=== EXCERPT ===
Content starts

I have more than 75 applications logged in a spreadsheet, all of which were relevant to my experience, location, and seniority level. I've received fewer than ten rejection emails, two or three personally written by a human. Out of the four interview processes I've been through, one company knowingly paid 40% under scale, another ghosted me after the second interview with owners/principals and only confirmed they'd selected a different candidate when I followed up two weeks later, and a third had a recruitment agency vastly misrepresent the role and responsibilities of the posted position which became clear during our conversation. The fourth is my current gig, which is a cool project with a lot of flexibility but my rate is 2/3 of my prior rate (staffed thru a temp agency) and my billable hours are not long-term sustainable. Fortunately I still have health care through my working partner.

It's real out there. We're considering moving to other cities at our own significant expense for better prospects. If I'm not earning more in two months when unemployment runs out, we'll have to take on a roommate to keep our house. I'm in a space where I'm overqualified for junior and some mid-level positions, but I don't have the personal contacts locally to be top of mind for senior management roles, or the tech-specific background to apply my otherwise transferable skills to that arena.

Content ends

=== WHAT YOU NEED TO DO ===
Write out the job-search account word for word, starting at "It's real out" and ending after "to that arena.". The material after this point comes from a separate source.

=== GIVEN MATERIAL ===

Content starts

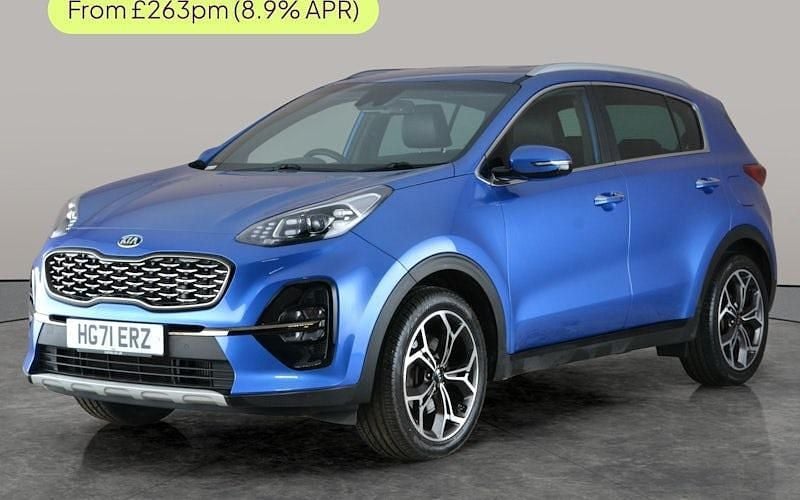 Used Kia Sportage GT-Line 136 HP (100 kW) 2021 Blue SUV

Content ends

=== SOLUTION FOR THIS TASK ===
It's real out there. We're considering moving to other cities at our own significant expense for better prospects. If I'm not earning more in two months when unemployment runs out, we'll have to take on a roommate to keep our house. I'm in a space where I'm overqualified for junior and some mid-level positions, but I don't have the personal contacts locally to be top of mind for senior management roles, or the tech-specific background to apply my otherwise transferable skills to that arena.